— begin Selected extract —
You can read more about Aligarh here. (That's what I'm doing...)

I won't have internet/skype, just my local cell phone. Sometimes it's nice to be a little less connected (or at least that's what I'm telling myself, I am ashamed to admit).

-लौरा



Saturday, February 19, 2011

3 idiots

an extremely hilarious moment from a bollywood movie we watched during orientation called 3 Idiots. It was great!

one night in agra



It's been over a week since my last post, so this one is super long. BUT! As incentive for reading the whole thing, there is a contest at the end... stay tuned...
— end Selected extract —
— begin Recorded information —
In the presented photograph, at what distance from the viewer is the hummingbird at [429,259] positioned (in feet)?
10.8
— end Recorded information —
▸ **Set of tasks**
A. In the blog excerpt, what is the name of the Bollywood movie watched during orientation?
B. Copy the part of the blog excerpt starting with "You can read" and going on through "ashamed to admit).".
C. Write what comes next in the blog excerpt, picking up after its final sentence.

▸ **Expected responses**
A. 3 Idiots

B.
You can read more about Aligarh here. (That's what I'm doing...)

I won't have internet/skype, just my local cell phone. Sometimes it's nice to be a little less connected (or at least that's what I'm telling myself, I am ashamed to admit).

C.
All of last week there was this building pressure to travel somewhere on the weekend: we had looked at our syllabi and there were only three "free" weekends when we didn't have some kind of trip/excursion/meeting/project. Initially I wasn't sure if/where I wanted to go. My host family has been so welcoming that it felt cheap to skip out on my first opportunity to spend a lot of time with them since Qutb Minar last Tuesday. But, in the end, when they were taking a final head count for the trip, I raised my hand, eager to be Taj-bound. It sounds weird to say it like this, but I was looking forward to getting seeing the Taj "over with," so to speak. I can get rid of that "how did you go all the way to India and NOT see the Taj Mahal?!??" mentality.

The Thursday before we left, a few girls and I went to Khan Market after class. We took the Delhi metro (arguably the most consistent and organized thing in Delhi, and it's brand new, and reminds me of the monorail in Disney World) uptown. After checking out a few bookstores and picking up a Hindi/Urdu/Begali phrasebook, we all sat in a coffee shop and relaxed. It was a "fancy" coffee shop in one of the most expensive shopping areas in Delhi, but still the cappucinos are only Rs 100 (about $2.25). Put that in your frappe and drink it, Starbucks.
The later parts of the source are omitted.